** start ROWS **

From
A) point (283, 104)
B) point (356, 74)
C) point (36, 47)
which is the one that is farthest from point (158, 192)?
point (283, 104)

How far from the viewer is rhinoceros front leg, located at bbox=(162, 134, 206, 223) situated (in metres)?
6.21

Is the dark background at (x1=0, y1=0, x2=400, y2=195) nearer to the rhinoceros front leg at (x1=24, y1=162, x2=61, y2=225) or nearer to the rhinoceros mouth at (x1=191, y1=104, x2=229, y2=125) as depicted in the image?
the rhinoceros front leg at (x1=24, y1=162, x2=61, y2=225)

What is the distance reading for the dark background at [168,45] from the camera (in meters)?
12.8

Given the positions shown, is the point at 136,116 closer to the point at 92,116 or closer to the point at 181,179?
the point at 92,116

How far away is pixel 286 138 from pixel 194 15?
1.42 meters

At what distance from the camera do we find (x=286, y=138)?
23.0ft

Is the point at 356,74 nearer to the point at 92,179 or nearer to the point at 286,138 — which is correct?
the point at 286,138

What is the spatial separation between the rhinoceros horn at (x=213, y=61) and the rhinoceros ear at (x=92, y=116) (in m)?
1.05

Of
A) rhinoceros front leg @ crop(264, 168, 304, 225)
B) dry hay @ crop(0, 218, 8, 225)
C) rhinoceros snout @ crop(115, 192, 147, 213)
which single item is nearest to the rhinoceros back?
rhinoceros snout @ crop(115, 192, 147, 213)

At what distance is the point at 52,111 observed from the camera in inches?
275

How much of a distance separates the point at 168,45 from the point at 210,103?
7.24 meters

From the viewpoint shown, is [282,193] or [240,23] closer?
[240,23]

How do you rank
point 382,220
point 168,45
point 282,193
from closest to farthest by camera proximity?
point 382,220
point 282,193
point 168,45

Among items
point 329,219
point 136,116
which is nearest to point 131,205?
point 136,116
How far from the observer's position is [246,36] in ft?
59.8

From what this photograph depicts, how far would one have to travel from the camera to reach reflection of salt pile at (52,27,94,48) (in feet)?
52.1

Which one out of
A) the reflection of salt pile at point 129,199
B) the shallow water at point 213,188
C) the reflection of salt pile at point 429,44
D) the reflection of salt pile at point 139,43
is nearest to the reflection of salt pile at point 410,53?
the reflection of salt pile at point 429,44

** end ROWS **

EXERCISE OBJECTIVE – Please reproduce the entire listing, exactly as shown.

COMPLETE RESPONSE –
From
A) point (283, 104)
B) point (356, 74)
C) point (36, 47)
which is the one that is farthest from point (158, 192)?
point (283, 104)

How far from the viewer is rhinoceros front leg, located at bbox=(162, 134, 206, 223) situated (in metres)?
6.21

Is the dark background at (x1=0, y1=0, x2=400, y2=195) nearer to the rhinoceros front leg at (x1=24, y1=162, x2=61, y2=225) or nearer to the rhinoceros mouth at (x1=191, y1=104, x2=229, y2=125) as depicted in the image?
the rhinoceros front leg at (x1=24, y1=162, x2=61, y2=225)

What is the distance reading for the dark background at [168,45] from the camera (in meters)?
12.8

Given the positions shown, is the point at 136,116 closer to the point at 92,116 or closer to the point at 181,179?
the point at 92,116

How far away is pixel 286 138 from pixel 194 15?
1.42 meters

At what distance from the camera do we find (x=286, y=138)?
23.0ft

Is the point at 356,74 nearer to the point at 92,179 or nearer to the point at 286,138 — which is correct?
the point at 286,138

What is the spatial separation between the rhinoceros horn at (x=213, y=61) and the rhinoceros ear at (x=92, y=116) (in m)?
1.05

Of
A) rhinoceros front leg @ crop(264, 168, 304, 225)
B) dry hay @ crop(0, 218, 8, 225)
C) rhinoceros snout @ crop(115, 192, 147, 213)
which single item is nearest to the rhinoceros back?
rhinoceros snout @ crop(115, 192, 147, 213)

At what distance is the point at 52,111 observed from the camera in inches?
275

How much of a distance separates the point at 168,45 from the point at 210,103?
7.24 meters

From the viewpoint shown, is [282,193] or [240,23] closer?
[240,23]

How do you rank
point 382,220
point 168,45
point 282,193
from closest to farthest by camera proximity?
point 382,220
point 282,193
point 168,45

Among items
point 329,219
point 136,116
which is nearest to point 131,205?
point 136,116
How far from the observer's position is [246,36] in ft?
59.8

From what this photograph depicts, how far would one have to travel from the camera to reach reflection of salt pile at (52,27,94,48) (in feet)?
52.1

Which one out of
A) the reflection of salt pile at point 129,199
B) the shallow water at point 213,188
C) the reflection of salt pile at point 429,44
D) the reflection of salt pile at point 139,43
is nearest to the reflection of salt pile at point 410,53?
the reflection of salt pile at point 429,44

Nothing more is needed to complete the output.